▶ WHAT IS BEING ASKED: Nothing less than an exact copy of all the records is required.

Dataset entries
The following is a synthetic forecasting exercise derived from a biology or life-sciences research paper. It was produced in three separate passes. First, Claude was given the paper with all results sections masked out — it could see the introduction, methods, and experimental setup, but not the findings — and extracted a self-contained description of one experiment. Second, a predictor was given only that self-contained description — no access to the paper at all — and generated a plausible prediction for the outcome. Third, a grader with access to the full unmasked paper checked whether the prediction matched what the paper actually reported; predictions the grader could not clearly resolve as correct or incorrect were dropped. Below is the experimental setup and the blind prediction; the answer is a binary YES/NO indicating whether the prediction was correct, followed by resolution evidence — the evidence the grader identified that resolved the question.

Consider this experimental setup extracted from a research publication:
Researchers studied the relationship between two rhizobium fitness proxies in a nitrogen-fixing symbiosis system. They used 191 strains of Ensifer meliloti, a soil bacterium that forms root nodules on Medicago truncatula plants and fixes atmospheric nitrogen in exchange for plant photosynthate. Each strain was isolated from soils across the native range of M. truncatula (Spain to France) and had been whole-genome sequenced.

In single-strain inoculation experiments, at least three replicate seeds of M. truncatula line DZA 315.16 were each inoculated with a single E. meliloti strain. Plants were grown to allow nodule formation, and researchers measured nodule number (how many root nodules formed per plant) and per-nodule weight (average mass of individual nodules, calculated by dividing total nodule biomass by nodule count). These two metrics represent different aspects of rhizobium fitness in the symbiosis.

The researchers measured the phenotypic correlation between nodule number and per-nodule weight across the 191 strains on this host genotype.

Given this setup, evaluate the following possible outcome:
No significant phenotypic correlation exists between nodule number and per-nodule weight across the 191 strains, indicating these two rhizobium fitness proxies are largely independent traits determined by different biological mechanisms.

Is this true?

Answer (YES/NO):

▶ FINISHED TASK:
The following is a synthetic forecasting exercise derived from a biology or life-sciences research paper. It was produced in three separate passes. First, Claude was given the paper with all results sections masked out — it could see the introduction, methods, and experimental setup, but not the findings — and extracted a self-contained description of one experiment. Second, a predictor was given only that self-contained description — no access to the paper at all — and generated a plausible prediction for the outcome. Third, a grader with access to the full unmasked paper checked whether the prediction matched what the paper actually reported; predictions the grader could not clearly resolve as correct or incorrect were dropped. Below is the experimental setup and the blind prediction; the answer is a binary YES/NO indicating whether the prediction was correct, followed by resolution evidence — the evidence the grader identified that resolved the question.

Consider this experimental setup extracted from a research publication:
Researchers studied the relationship between two rhizobium fitness proxies in a nitrogen-fixing symbiosis system. They used 191 strains of Ensifer meliloti, a soil bacterium that forms root nodules on Medicago truncatula plants and fixes atmospheric nitrogen in exchange for plant photosynthate. Each strain was isolated from soils across the native range of M. truncatula (Spain to France) and had been whole-genome sequenced.

In single-strain inoculation experiments, at least three replicate seeds of M. truncatula line DZA 315.16 were each inoculated with a single E. meliloti strain. Plants were grown to allow nodule formation, and researchers measured nodule number (how many root nodules formed per plant) and per-nodule weight (average mass of individual nodules, calculated by dividing total nodule biomass by nodule count). These two metrics represent different aspects of rhizobium fitness in the symbiosis.

The researchers measured the phenotypic correlation between nodule number and per-nodule weight across the 191 strains on this host genotype.

Given this setup, evaluate the following possible outcome:
No significant phenotypic correlation exists between nodule number and per-nodule weight across the 191 strains, indicating these two rhizobium fitness proxies are largely independent traits determined by different biological mechanisms.

Is this true?

Answer (YES/NO):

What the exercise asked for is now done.